Actually, I'll deal with the highlighted text "I fail to see the relevance of ASA to Digital Audio" is that not what I just tried to explain in a post in answer to this very same question of yours? So what's the point in coming back with exactly the same question as if I hadn't said anything? This is why I find your attitude here to be disingenuous - you don't wish to engage in what I said, you misunderstand or don't take time to read it & just post the same question again
"which many here find perfectly acceptable and able to convey all the emotions they need from music"
What is it about this way of thinking shown here & by Amir also - a binary way of looking at things which I suspect is just a debating tactic. I already explained that people can find their system sounds great & couldn't be better, then they discover with some addition it sounds even better, more realistic, etc. Does this mean that they found their system unacceptable prior to its improvement? No it doesn't. So using the argument that "many here find perfectly acceptable and able to convey all the emotions they need from music" is a meaningless as far as this is concerned
 
Last edited:
I don't see any new converts at all Frantz. I see people interested in discussing an interesting topic. Does that make me a convert? Definitely not. Your welcome comment I saw as somewhat acrimonious

Steve

It bears to re-read my post I will simply copy part of it here
to Digital Audio which many here find perfectly acceptable and able to convey all the emotions they need from music , we even have some new converts
. I believe microstrip to be one. He can correct me. What is acrimonious about it?
My post was against my better judgement. I knew it the second I replied to John post. Out for good!
 
Steve

It bears to re-read my post I will simply copy part of it here . I believe microstrip to be one. He can correct me. What is acrimonious about it?
My post was against my better judgement. I knew it the second I replied to John post. Out for good!
Funnily enough, almost everytime you reply to a post of mine you say this & then proceed to show that all you are interested in is posting some sort of criticism of me - you never show any interest in the actual topic being discussed, it's usually a hit & run technique & frankly boringly transparent, Frantz.

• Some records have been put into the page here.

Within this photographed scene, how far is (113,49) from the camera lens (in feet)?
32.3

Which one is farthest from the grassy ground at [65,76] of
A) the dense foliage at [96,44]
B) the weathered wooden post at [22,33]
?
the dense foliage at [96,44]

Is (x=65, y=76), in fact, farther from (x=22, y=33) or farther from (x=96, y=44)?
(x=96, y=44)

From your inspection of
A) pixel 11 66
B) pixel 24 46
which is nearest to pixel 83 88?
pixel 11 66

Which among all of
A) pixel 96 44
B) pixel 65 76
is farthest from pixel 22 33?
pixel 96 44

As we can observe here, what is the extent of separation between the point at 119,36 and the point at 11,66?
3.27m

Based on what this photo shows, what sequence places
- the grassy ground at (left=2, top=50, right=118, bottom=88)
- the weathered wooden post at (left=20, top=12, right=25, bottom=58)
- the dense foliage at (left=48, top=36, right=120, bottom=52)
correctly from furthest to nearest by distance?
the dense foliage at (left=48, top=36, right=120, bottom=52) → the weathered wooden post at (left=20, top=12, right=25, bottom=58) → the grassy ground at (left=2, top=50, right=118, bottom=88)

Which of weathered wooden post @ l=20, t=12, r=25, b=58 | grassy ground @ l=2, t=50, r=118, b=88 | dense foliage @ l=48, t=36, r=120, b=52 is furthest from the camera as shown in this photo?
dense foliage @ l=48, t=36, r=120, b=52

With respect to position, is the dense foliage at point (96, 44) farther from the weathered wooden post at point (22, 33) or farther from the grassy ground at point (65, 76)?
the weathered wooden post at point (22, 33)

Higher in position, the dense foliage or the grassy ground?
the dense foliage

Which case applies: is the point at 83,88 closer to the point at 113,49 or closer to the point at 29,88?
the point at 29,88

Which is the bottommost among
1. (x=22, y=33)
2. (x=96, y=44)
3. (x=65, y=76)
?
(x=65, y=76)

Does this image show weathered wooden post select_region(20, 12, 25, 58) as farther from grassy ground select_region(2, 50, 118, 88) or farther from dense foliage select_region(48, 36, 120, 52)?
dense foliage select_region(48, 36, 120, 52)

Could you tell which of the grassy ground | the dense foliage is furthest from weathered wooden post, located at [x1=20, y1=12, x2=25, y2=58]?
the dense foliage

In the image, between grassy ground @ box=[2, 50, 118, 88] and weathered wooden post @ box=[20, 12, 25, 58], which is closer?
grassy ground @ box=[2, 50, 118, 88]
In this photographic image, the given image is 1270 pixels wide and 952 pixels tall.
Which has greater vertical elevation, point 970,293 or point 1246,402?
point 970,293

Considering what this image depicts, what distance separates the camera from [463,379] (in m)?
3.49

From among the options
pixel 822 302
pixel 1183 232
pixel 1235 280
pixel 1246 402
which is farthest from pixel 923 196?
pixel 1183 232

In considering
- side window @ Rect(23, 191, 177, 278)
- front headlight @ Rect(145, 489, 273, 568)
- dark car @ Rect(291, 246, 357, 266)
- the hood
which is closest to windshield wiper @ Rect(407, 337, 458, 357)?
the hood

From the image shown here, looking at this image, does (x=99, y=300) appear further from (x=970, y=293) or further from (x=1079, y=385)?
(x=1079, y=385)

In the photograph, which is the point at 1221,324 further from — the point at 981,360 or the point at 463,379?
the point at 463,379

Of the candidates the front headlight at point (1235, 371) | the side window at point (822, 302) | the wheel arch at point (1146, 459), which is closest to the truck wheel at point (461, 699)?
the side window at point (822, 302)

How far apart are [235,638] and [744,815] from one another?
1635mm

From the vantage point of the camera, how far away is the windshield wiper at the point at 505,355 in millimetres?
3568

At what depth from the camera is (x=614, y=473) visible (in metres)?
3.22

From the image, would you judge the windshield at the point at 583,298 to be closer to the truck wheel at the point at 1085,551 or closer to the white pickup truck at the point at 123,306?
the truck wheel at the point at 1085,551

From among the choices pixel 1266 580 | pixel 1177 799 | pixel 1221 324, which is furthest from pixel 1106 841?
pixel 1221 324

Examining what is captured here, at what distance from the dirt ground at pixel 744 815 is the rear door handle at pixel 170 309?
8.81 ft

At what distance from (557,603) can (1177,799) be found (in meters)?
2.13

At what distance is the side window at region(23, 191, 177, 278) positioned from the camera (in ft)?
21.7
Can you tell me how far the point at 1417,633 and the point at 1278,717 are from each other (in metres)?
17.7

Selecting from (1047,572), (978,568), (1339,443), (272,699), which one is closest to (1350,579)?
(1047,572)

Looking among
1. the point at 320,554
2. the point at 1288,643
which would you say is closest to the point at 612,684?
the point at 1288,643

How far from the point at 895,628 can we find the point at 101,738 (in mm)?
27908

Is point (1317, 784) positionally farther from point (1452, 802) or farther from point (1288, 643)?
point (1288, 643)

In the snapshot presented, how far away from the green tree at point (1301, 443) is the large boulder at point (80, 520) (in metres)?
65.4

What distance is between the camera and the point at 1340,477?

Good bye & try to restrain yourself before your next reply to one of my posts & stop yourself in your usual attempts at denigrating me
 
Last edited:
Ok, one thing that is overlooked in this is that music composers have an inherent sense of how to use ASA to direct attention within musical lines of a piece - this is without knowing ASA, they have just deveoped these techniques over time & practise
Here's one paper which touches on this "The effects of rhythm and melody on auditory stream segregation"
You will have to join researchgate (free) to read the full paper

More on Music perception & a survey of the type of sounds used in perceptual testing. An interesting finding that the sound envelopes used in auditory research may well be skewing the results.
"SURVEYING THE TEMPORAL STRUCTURE OF SOUNDS USED IN MUSIC PERCEPTION"

"RECENT WORK FROM OUR LAB ILLUSTRATES AMPLITUDE envelope’s crucial role in both perceptual (Schutz, 2009) and cognitive (Schutz & Stefanucci, 2010) processing. Consequently, we surveyed the amplitude envelopes of sounds used in Music Perception, categorizing them as either flat (i.e., trapezoidal shape), percussive (aka ‘‘damped’’ or ‘‘decaying’’), other, or undefined."​

And finally, Welcome to, Spatio-Operational Spectral Synthesis, https://ccrma.stanford.edu/~mburtner/SOS.html - which is exploration of Bregman's auditory streams as a means being artistically creative!
 
(...) I believe microstrip to be one. He can correct me. (...)

Surely I will. I would never refer to digital in the absolute terms you did. :) Anyway I have been listening to digital with great pleasure since I owned the Forsell CD combo - probably the more "emotional" CD player I have owned - in the late 90's! But it is completely out of the subject of this thread.
 
What's also good for me about questions & challenges on a thread like this is that it also makes me renew some of my reading & also sometimes results in discovering some new reading like this 2017 paper which looks very interesting a sit deals with both auditory & visual scene analysis "Auditory and visual scene analysis: an overview"

I think it's worthwhile to copy the first two paragraphs of the intro here even just for another voice & perspective:
Imagine you are walking on a big busy square. Cars are crossing, pedestrians are walking past and towards you, someone rings their bicycle bell to warn you that they want to pass, you hear people chatting, a taxi driver is shouting and the bell of the nearby school is indicating that school just finished. Meanwhile you note a beautiful coloured tree with its leaves turning orange, because autumn is setting in, and you start to think about your next holiday destination. Our brain is very well equipped to rapidly convert such a mixture of sensory inputs—both visual and auditory—into coherent scenes so as to perceive meaningful objects and guide navigation [1,2], and also to imagine visual and auditory scenes and distinguish them from ‘real’ scenes.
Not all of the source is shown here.